* **WHAT TO DO**:
A – In the text on batch size, what other name is commonly used for a batch?
B – Please write out the part of the text on batch size starting at "Put simply, the" and ending at "network at once.".

* **TEXT**:
Batch Size in a Neural Network explained

video

expand_more

text

expand_more

Batch size in artificial neural networks

In this post, we'll discuss what it means to specify a batch size as it pertains to training an artificial neural network, and we'll also see how to specify the batch size for our model in code using Keras.

In our previous post on how an artificial neural network learns, we saw that when we train our model, we have to specify a batch size. Let's go ahead and discuss the details about this now.

Introducing batch size

Put simply, the batch size is the number of samples that will be passed through to the network at one time. Note that a batch is also commonly referred to as a mini-batch.

The batch size is the number of samples that are passed to the network at once.

Now, recall that an epoch is one single pass over the entire training set to the network. The batch size and an epoch are not the same thing. Let's illustrate this with an example.

* **GIVEN MATERIAL**:
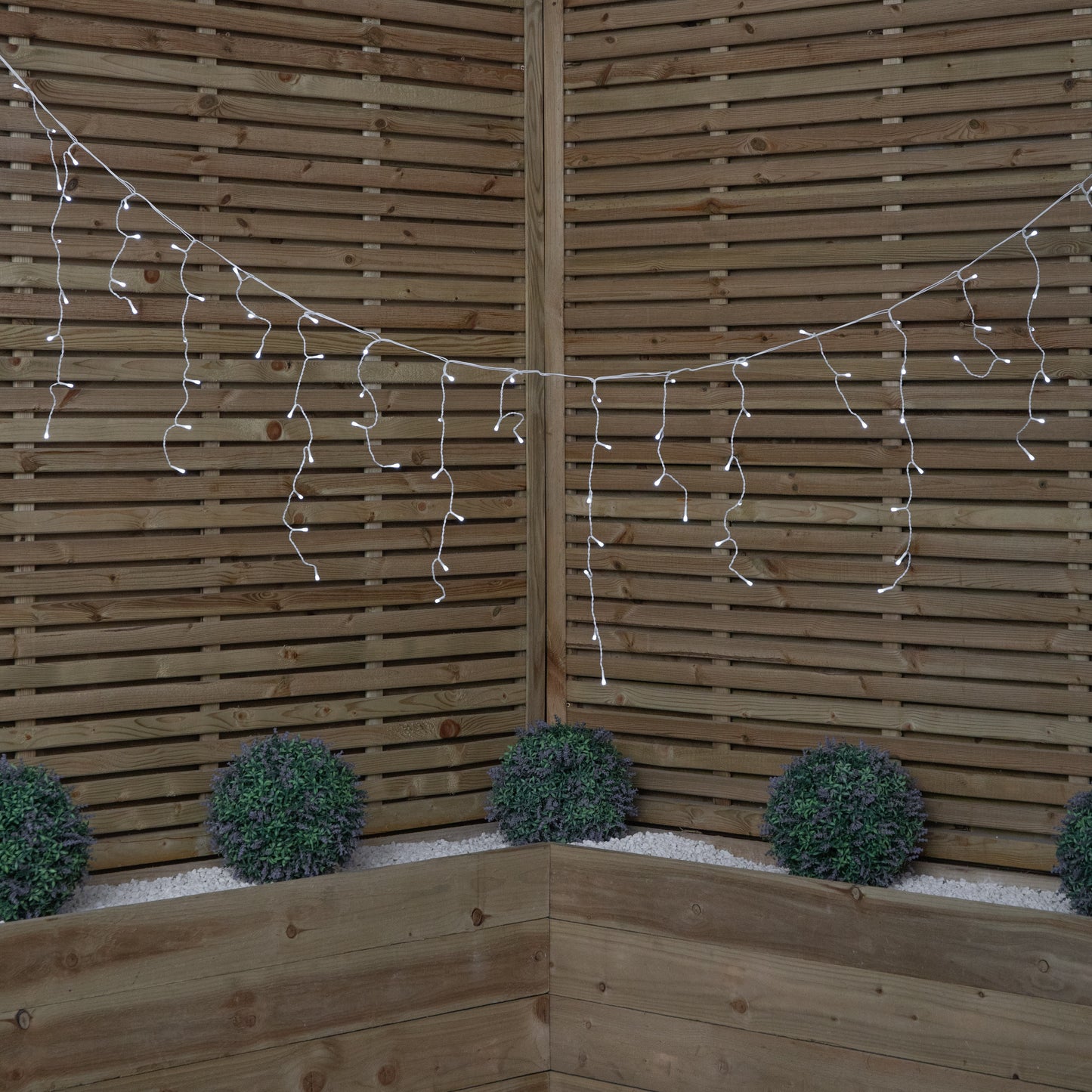 16m 640 LED Frosted IcicleBrights Christmas String Lights in Cool White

* **RESPONSES BY ITEM NUMBER**:
A – A mini-batch.

B –
Put simply, the batch size is the number of samples that will be passed through to the network at one time. Note that a batch is also commonly referred to as a mini-batch.

The batch size is the number of samples that are passed to the network at once.